Une décision qui a surpris l’établissement hospitalier, qui s’était lui-même porté partie civile contre la praticienne, « pour concourir à la manifestation de la vérité, faire valoir ses préjudices et soutenir la famille de la victime et les agents du service public », a tenu à rappeler dans le quotidien régional, Frédéric Pigny, directeur de l’établissement de soins.

Recrutement douteux

Au cours de l’enquête, Helga Wauters n’avait pas nié avoir bu le soir du drame. Mais le décès de la patiente n’est pas le fruit d’un malheureux concours de circonstances. L’anesthésiste belge souffrait d’alcoolo-dépendance, liée vraisemblablement à un état dépressif. Ses collègues avaient d’ailleurs observé une élocution ralentie chez leur consœur et même une odeur d’alcool le soir du drame. Mais faute de personnel disponible, c’est bien l’anesthésiste belge qu’on avait laissée s’occuper de la future maman de 28 ans, qui n’aura jamais connu son bébé, lui sain et sauf.

Le rapport pathologique du médecin à l’alcool a rapidement posé la question de son recrutement. « C'est bien l'anesthésiste qui est directement responsable du décès de la patiente, mais il existe des causalités indirectes qui ont participé à ce que ce drame se produise, résume Me Courtois, avocat de la famille de la victime, citée par la République des Pyrénées. Le recrutement a été effectué de manière très cavalière, alors que l'anesthésiste avait été licenciée à deux reprises en Belgique pour son alcoolisme. Et une sanction de suspension aurait dû être prise à son encontre dans les jours qui ont précédé les faits. Ce drame aurait pu être évité. »

 

La clinique d'Orthez en ligne de mire

Un point de vue que partage visiblement le juge d’instruction en charge de l’affaire, mais pas l’avocat de l’hôpital, Me Béthune de Moro.

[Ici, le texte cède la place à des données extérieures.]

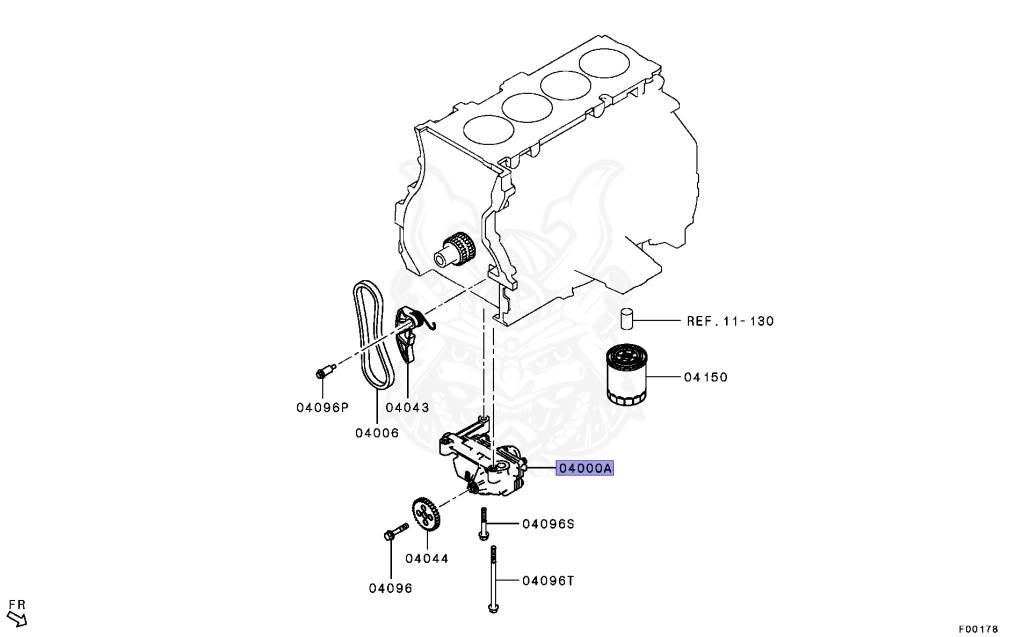 REF. 11-130
04150
04096P
04043
04006
04000A
04096S
04044
04096
04096T
FR
F00178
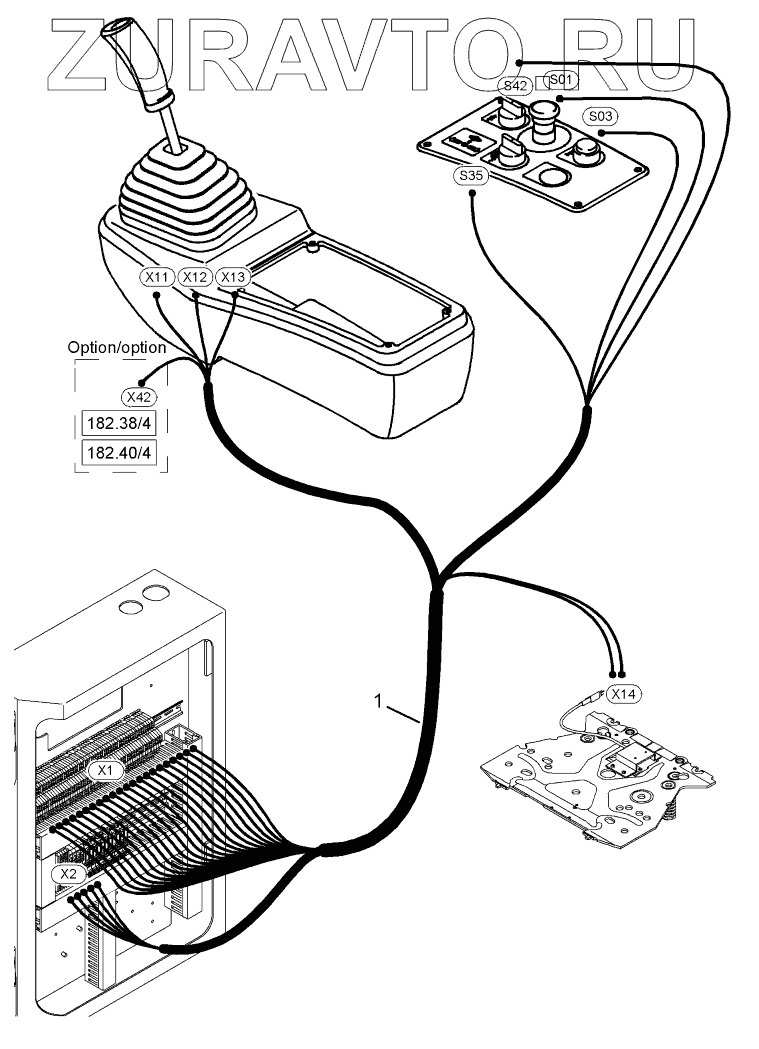 ZURAVTO.RU

S42
S01
S03
S35
X11
X12
X13
Option/option
X42
182.38/4
182.40/4
1
X14
X1
X2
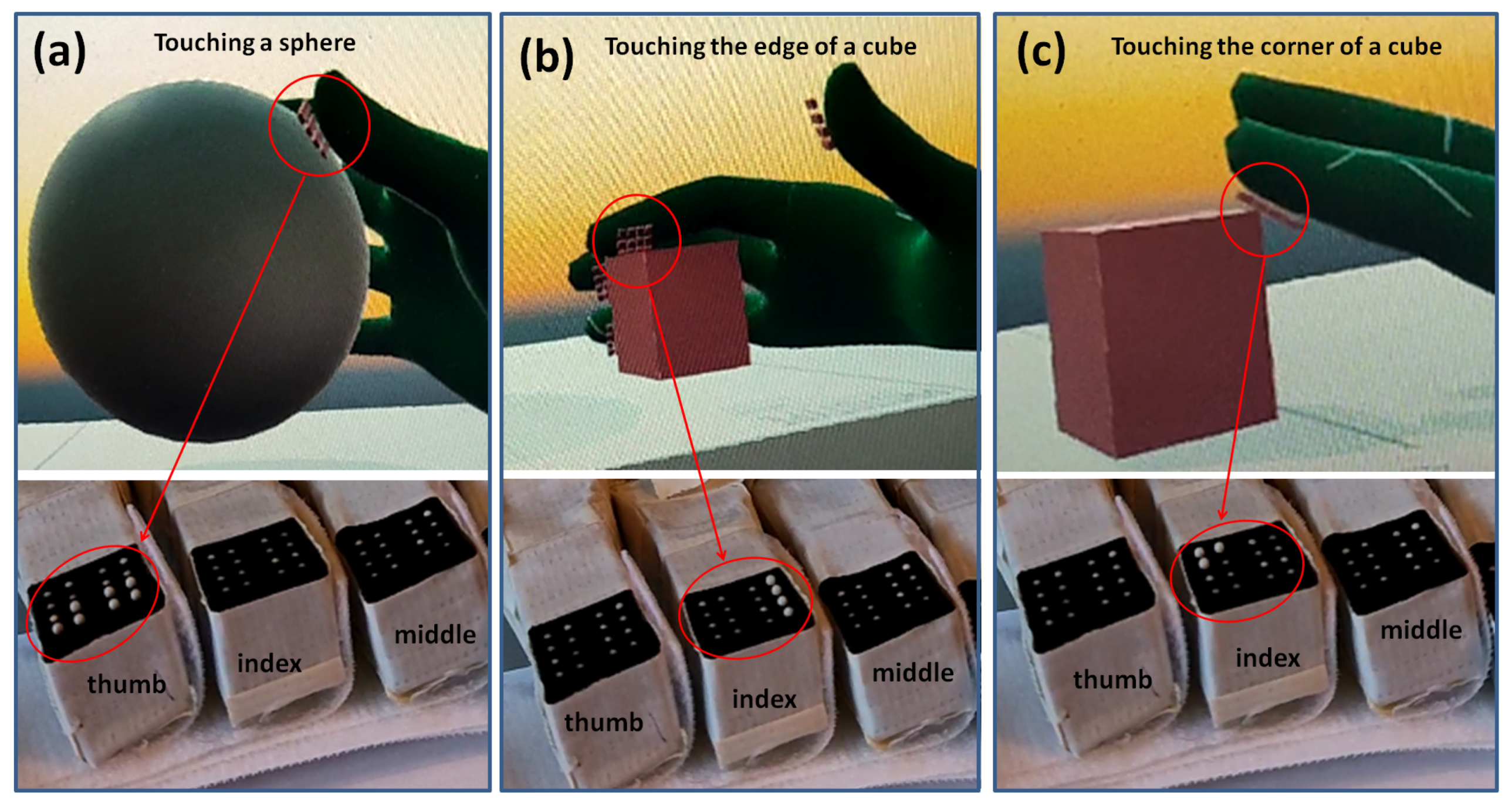 (a) Touching a sphere

thumb
index
middle

(b) Touching the edge of a cube

thumb
index
middle

(c) Touching the corner of a cube

thumb
index
middle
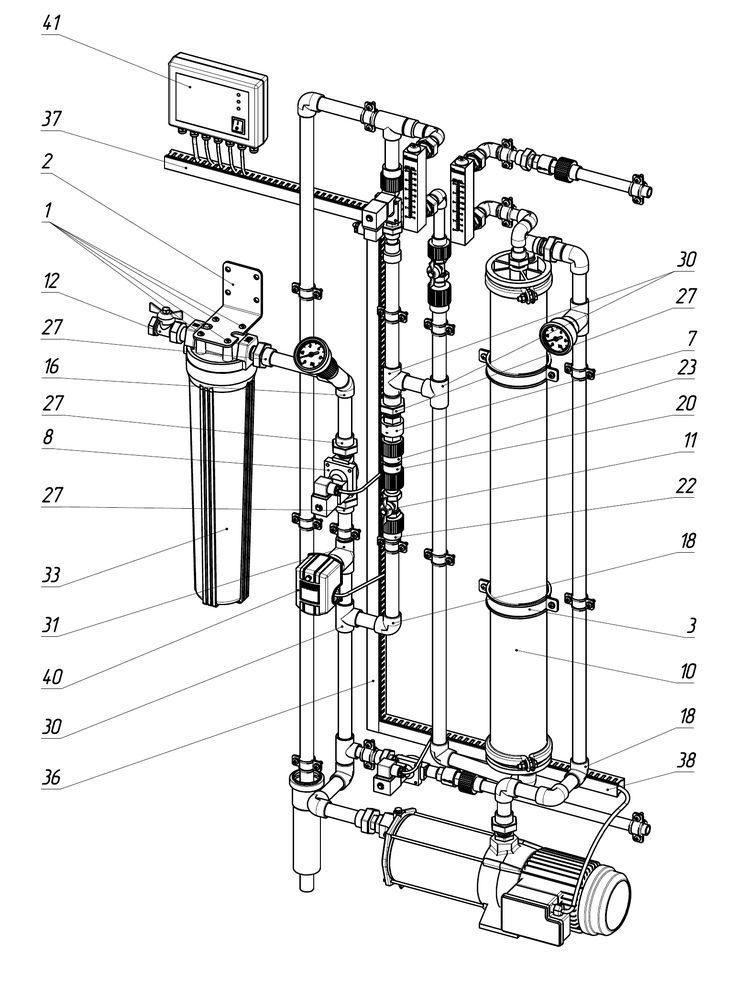 41
37
2
1
12
27
16
27
8
27
33
31
40
30
36
30
27
7
23
20
11
22
18
3
10
18
38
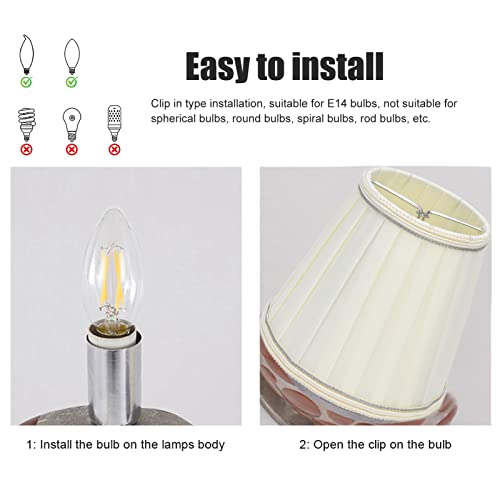 Easy to install

Clip in type installation, suitable for E14 bulbs, not suitable for spherical bulbs, round bulbs, spiral bulbs, rod bulbs, etc.

1: Install the bulb on the lamps body

2: Open the clip on the bulb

Il a d’ores et déjà indiqué qu’il ferait appel de cette mise en examen. L’avocat soutient que l’hôpital d’Orthez n’avait pas la main sur le recrutement de cette praticienne, en réalité embauchée par la clinique d’Orthez ! « Le docteur Wauters a manifestement été considérée lors de cette intervention chirurgicale comme collaborateur occasionnel du service public hospitalier », fait valoir Me Béthune de Moro.

La prochaine étape de cette longue procédure pourrait justement concerner la clinique d’Orthez, qui pourrait rejoindre Helga Wauters et l’hôpital de la ville sur les rangs des mis en examen.